• _PROBLEM REQUIREMENTS_: Your job is to restate each entry word for word.

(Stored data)
┄┄┄┄┄┄

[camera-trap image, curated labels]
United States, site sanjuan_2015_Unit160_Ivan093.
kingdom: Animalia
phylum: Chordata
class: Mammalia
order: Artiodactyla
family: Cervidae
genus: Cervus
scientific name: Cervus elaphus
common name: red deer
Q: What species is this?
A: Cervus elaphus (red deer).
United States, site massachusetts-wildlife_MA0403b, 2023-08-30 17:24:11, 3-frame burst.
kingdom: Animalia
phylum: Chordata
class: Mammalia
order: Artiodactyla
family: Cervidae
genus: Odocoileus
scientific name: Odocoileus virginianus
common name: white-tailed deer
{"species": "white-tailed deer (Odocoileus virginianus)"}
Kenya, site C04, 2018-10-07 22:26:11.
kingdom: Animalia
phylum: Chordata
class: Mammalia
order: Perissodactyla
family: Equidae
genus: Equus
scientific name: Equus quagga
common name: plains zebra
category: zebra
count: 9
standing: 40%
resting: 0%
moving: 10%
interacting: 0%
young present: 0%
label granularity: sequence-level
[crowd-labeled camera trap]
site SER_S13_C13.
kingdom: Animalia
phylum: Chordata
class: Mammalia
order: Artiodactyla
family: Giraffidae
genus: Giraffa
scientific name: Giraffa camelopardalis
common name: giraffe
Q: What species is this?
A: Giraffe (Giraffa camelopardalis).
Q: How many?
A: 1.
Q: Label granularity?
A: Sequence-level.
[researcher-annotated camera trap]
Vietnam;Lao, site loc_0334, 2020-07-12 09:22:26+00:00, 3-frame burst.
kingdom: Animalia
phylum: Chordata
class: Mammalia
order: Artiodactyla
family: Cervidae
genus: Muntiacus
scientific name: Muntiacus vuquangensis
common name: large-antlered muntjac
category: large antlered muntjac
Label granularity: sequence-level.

┄┄┄┄┄┄

• _SOLUTION TO THIS EXERCISE_:
[camera-trap image, curated labels]
United States, site sanjuan_2015_Unit160_Ivan093.
kingdom: Animalia
phylum: Chordata
class: Mammalia
order: Artiodactyla
family: Cervidae
genus: Cervus
scientific name: Cervus elaphus
common name: red deer
Q: What species is this?
A: Cervus elaphus (red deer).
United States, site massachusetts-wildlife_MA0403b, 2023-08-30 17:24:11, 3-frame burst.
kingdom: Animalia
phylum: Chordata
class: Mammalia
order: Artiodactyla
family: Cervidae
genus: Odocoileus
scientific name: Odocoileus virginianus
common name: white-tailed deer
{"species": "white-tailed deer (Odocoileus virginianus)"}
Kenya, site C04, 2018-10-07 22:26:11.
kingdom: Animalia
phylum: Chordata
class: Mammalia
order: Perissodactyla
family: Equidae
genus: Equus
scientific name: Equus quagga
common name: plains zebra
category: zebra
count: 9
standing: 40%
resting: 0%
moving: 10%
interacting: 0%
young present: 0%
label granularity: sequence-level
[crowd-labeled camera trap]
site SER_S13_C13.
kingdom: Animalia
phylum: Chordata
class: Mammalia
order: Artiodactyla
family: Giraffidae
genus: Giraffa
scientific name: Giraffa camelopardalis
common name: giraffe
Q: What species is this?
A: Giraffe (Giraffa camelopardalis).
Q: How many?
A: 1.
Q: Label granularity?
A: Sequence-level.
[researcher-annotated camera trap]
Vietnam;Lao, site loc_0334, 2020-07-12 09:22:26+00:00, 3-frame burst.
kingdom: Animalia
phylum: Chordata
class: Mammalia
order: Artiodactyla
family: Cervidae
genus: Muntiacus
scientific name: Muntiacus vuquangensis
common name: large-antlered muntjac
category: large antlered muntjac
Label granularity: sequence-level.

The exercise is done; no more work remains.